Things are proceeding quickly for Benoît Repellin at Phillips. After moving to the auction house from Sotheby’s 15 months ago to be head of jewelry for Europe, he was quickly promoted to worldwide head of jewelry. He is currently in hiring mode, trying to recruit people for the company’s New York and Hong Kong branches, as well for its other international offices. He can be seen handling the hammer behind the rostrum during jewelry sales and on Instagram, where he has 79,500 followers. Here, he discusses his daily job at Phillips.
How do you view your job as the head of jewelry at Phillips?
It’s been a great challenge. I was honored and grateful that they trusted me with this appointment. It’s a dynamic and exciting auction house. We’re always looking to bring the best to our clients in a more dynamic and exciting way.
Most of the job is obviously to bring pieces for the next auctions. When the pieces are gathered and everything is confirmed, my job then is to find the buyers for these pieces. Also organizing the team and developing the team. We are currently looking for a few positions in Hong Kong and New York. We now have three staff members and are looking for additional members. So it’s an exciting chapter for me and for Phillips.

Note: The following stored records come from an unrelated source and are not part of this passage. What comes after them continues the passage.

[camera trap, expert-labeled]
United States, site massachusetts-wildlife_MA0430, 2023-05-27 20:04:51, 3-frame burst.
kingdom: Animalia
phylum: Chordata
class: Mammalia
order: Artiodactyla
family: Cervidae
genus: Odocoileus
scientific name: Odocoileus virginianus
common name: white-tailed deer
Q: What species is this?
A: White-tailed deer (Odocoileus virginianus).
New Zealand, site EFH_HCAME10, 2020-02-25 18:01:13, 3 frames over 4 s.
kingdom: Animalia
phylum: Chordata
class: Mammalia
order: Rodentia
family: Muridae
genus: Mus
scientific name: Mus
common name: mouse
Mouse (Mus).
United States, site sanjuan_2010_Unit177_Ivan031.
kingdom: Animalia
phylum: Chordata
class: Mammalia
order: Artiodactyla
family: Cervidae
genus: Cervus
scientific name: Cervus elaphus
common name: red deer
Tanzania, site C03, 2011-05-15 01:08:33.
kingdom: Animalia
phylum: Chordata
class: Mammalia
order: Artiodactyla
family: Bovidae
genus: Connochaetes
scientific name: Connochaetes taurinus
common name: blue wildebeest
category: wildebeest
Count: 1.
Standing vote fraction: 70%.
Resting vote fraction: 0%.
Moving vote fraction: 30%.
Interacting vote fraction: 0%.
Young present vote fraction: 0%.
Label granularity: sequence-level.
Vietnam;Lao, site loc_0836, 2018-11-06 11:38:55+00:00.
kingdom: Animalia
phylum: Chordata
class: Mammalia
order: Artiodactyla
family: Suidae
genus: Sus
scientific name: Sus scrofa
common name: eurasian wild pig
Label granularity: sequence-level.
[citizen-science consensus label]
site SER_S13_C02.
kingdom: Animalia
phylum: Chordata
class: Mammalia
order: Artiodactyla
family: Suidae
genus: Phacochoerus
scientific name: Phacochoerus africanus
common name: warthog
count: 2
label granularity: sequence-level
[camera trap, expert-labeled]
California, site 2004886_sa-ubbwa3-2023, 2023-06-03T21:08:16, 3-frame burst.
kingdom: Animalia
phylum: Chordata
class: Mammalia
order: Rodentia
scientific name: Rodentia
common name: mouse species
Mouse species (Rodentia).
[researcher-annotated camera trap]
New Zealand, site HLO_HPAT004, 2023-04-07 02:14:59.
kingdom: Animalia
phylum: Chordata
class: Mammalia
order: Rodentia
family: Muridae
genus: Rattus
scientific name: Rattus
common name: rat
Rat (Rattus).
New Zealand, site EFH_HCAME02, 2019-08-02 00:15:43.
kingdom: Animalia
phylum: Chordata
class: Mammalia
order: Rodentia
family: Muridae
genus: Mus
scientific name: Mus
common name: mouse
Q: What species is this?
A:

What do you love about your job?
The thing I like especially about my job is that I never know what the day will bring. Every day is different, depending on the clients I meet or the events I attend. Then there is always the excitement of a treasure hunt. Meeting with clients at their homes, unwrapping parcels with jewelry inside. I really like this part of business, finding the property for the auction. And then there is also the auction itself that brings a lot of excitement — just going up there on the rostrum with the gavel, leading the auction and seeing what the results will be.
It seems like it would take some stamina. Do you have to be in good physical shape?
It’s quite exhausting when you have 150 lots to do in a row. You need to keep up with the numbers, have a good voice to shout the right numbers, and also keep up the momentum to keep people interested in the auction.
You seem to know a lot about historic pieces. Are they your specialty?
I do like historic pieces for sure. I studied history, art history and gemology. It really brings all of my passions into a piece of jewelry.
From left: Bulgari necklace in 18-karat white gold with diamonds and a cushion-cut, 118.5-carat, unheated Sri Lankan sapphire, up for auction in May; a gold-plated platinum ring from circa 1945 that sold for $816,500, featuring an old European brilliant-cut, 43.15-carat, fancy-yellow diamond.
You also seem skilled at social media. How important is that tool today in the auction business?
I don’t know if I’m skilled. I usually post what I like and what I would like to see on my feed. Everyone wants to see some sparkle. I think it is important to be on social media and to give visibility to Phillips. It does bring some consignments afterward. It’s been a good tool. It’s also good [for staying] in touch with some clients. It’s sometimes easier to contact them [that way] than sending an email or giving them a phone call.
Why did you choose the auction business as a profession?
I’ve always been interested in this field. My father is an appraiser, so we would receive catalogs at home. I’ve always been drawn to the jewelry, tearing the pages apart. I was looking at the prices and the details. After high school, I studied history and art history, thinking of going the auction route. Then I attended the Gemological Institute of America (GIA) for my graduate gemology courses. That’s when I started in the business.
Do you have advice for anyone who wants to get into the auction business?
You need to be passionate about your job. It’s really a field where everyone is passionate about what they’re doing. And also, you need to not be afraid of learning. You can learn from the people you work with, the clients you meet, and from the property, obviously. The more pieces one sees, the better one becomes.